諭吉:ホラー映画とかは怖くて見れなくて(笑)。私、印象に残るものを見てしまうと、本当にすぐに夜寝れなくなっちゃうんですよ。少し前になりますけど、『ドキドキ文芸部!』っていうゲームがあって。知ってますか?

── いや、知らなかったです。

諭吉:ギャルゲームの体をとったサイコホラーっていう感じなんですけど、ビックリしちゃいました、あれは。構造も興味深いし、やっていることも面白くて。大体のシナリオは元から知っていたのに、ビジュアルとか音で単純に驚かせにきたポイントで驚いちゃったりもして……私、ビビりなんですよね。リアクションもデカいし(笑)。ずっと引きずっちゃうので迂闊には手を出せないんですけど、人をびっくりさせる構造やビジュアルには、興味がありますね。ゴシックホラーみたいなビジュアルも好きですし。『ミッドサマー』とかも観たいんですけどね。まだ手を出せていないんです。

── 『ミッドサマー』はたしかに、近年のホラー作品の代表格ですもんね。

諭吉:自分がホラーのシステムを作ろうと思ったら、観ないといけないよなと思っていて。きっと好きだと思うんですよ。でも、「じゃあなんで怖いものを人は好きになるのかな?」と考えたら、怖いから好きなふりをしたくなるのかな、とも思うんです。怖いものに対して「好き」と言っているほうが安心するのかなって。自分がそうだから思うんですけど、自分が恐怖しているものを味方にしていると思えた方が安心する。それに、「怖い」っていう感覚って、表に出して共通のものにしたほうがいいときってあると思うんですよ。世の中のものにしてしまったほうがいいというか。

── 『ミッドサマー』も集団性から来る安心と不安みたいなものを描いている部分はあったと思いますし、そこは「CHRISTMAS AFTERNOON」にも繫がるモチーフかもしれないですね。

諭吉:うん、いま考えたらそうですね(笑)。「DAY」とかもそうなんですよね。この曲のキーワードは「クリスマス、誕生日、排他」なんですけど、この曲も「安心と不安」がテーマになっていると思う。

── 「安心と不安」とか「集団と個」というテーマが、今回、クリスマスを描いたときに諭吉さんの中から出てきたものだったのかもしれない。

諭吉:ほんとですね。3曲目の「summer C」もそういう曲で。この曲のキーワードは「クリスマス、ひとりキャンプ、サマー、安寧」だったんです。南半球みたいな場所がイメージとしてあったんですけど、自分ひとりで静かに自分と向き合いつつ楽しむ方法ってたくさんあるし、ひとりでいるからって別に寂しいわけじゃないよねっていう。「全部自分でやる」っていう、ある種の万能感を表現している曲なんですけど。でも、こういう曲を作ると表現として難しくて。……というか、「表現として難しい」ということすら、今まではあまり考えなかったことで。今回、何かを言おうとしているから、考えざるを得ないんですけど。この曲は「寂しい人の曲」だと思ってほしくないんですよね、本当に。歌詞で「悲しいかな?」なんて歌ってしまうと、ミスリードかなと思って使うか迷ったんですけど、それは他者からの見られ方であって、悲しくないんです、この人は。マジでなにも悲しくない。「本当は寂しいんでしょ?」っていう人もいるかもしれないけど、絶対に違う。「クリスマスは誰かと過ごすもの」みたいなイメージもあるじゃないですか。それが幸せな人はそれで素晴らしいと思うんですけど、「別にそれだけじゃないよね」って。そういうことを割と素直に言っているかなと思います。

──────────

記述課題 A:
本文で、「summer C」のキーワードとして挙げられている語をすべて答えなさい。
記述課題 B:
データの行のうち、「With the window」を含む行から最後の行まで(両端を含む)を、「hardwood floor」を「wooden floor」に置き換えて更新しなさい。それ以外の部分は変えないこと。
データの行は本文の内容とは関係がありません。

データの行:
──────────

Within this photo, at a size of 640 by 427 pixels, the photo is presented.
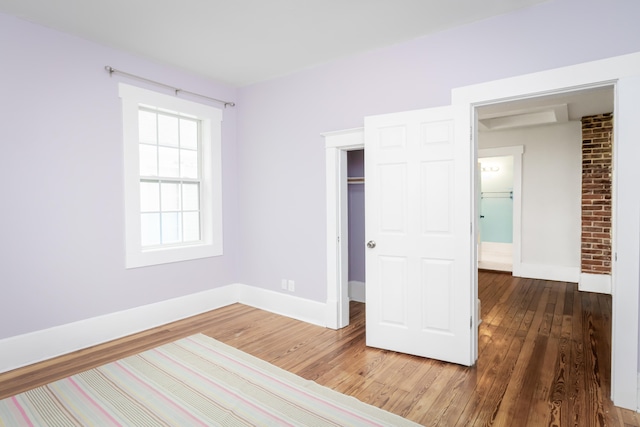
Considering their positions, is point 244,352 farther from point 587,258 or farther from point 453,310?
point 587,258

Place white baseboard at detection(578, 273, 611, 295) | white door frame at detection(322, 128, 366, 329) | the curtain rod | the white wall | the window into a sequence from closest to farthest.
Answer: the curtain rod → the window → white door frame at detection(322, 128, 366, 329) → white baseboard at detection(578, 273, 611, 295) → the white wall

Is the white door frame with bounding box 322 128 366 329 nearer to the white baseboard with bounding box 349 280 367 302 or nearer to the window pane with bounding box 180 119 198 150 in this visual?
the white baseboard with bounding box 349 280 367 302

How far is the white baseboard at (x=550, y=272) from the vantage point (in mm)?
5652

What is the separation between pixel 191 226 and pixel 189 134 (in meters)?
1.14

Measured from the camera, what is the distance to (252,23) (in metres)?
2.87

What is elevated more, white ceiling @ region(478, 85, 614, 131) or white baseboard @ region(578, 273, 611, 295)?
white ceiling @ region(478, 85, 614, 131)

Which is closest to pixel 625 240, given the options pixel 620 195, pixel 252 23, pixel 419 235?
pixel 620 195

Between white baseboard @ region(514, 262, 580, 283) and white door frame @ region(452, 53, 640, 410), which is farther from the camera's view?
white baseboard @ region(514, 262, 580, 283)

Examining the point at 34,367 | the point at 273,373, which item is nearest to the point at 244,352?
the point at 273,373

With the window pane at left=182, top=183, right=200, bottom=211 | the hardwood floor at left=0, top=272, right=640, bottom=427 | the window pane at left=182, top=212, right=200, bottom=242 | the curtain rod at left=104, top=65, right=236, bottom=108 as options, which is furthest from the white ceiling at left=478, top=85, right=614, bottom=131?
the window pane at left=182, top=212, right=200, bottom=242

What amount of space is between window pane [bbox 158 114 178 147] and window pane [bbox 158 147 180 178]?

──────────

演習結果 A:
クリスマス、ひとりキャンプ、サマー、安寧

演習結果 B:
With the window pane at left=182, top=183, right=200, bottom=211 | the wooden floor at left=0, top=272, right=640, bottom=427 | the window pane at left=182, top=212, right=200, bottom=242 | the curtain rod at left=104, top=65, right=236, bottom=108 as options, which is furthest from the white ceiling at left=478, top=85, right=614, bottom=131?
the window pane at left=182, top=212, right=200, bottom=242

What amount of space is between window pane [bbox 158 114 178 147] and window pane [bbox 158 147 180 178]?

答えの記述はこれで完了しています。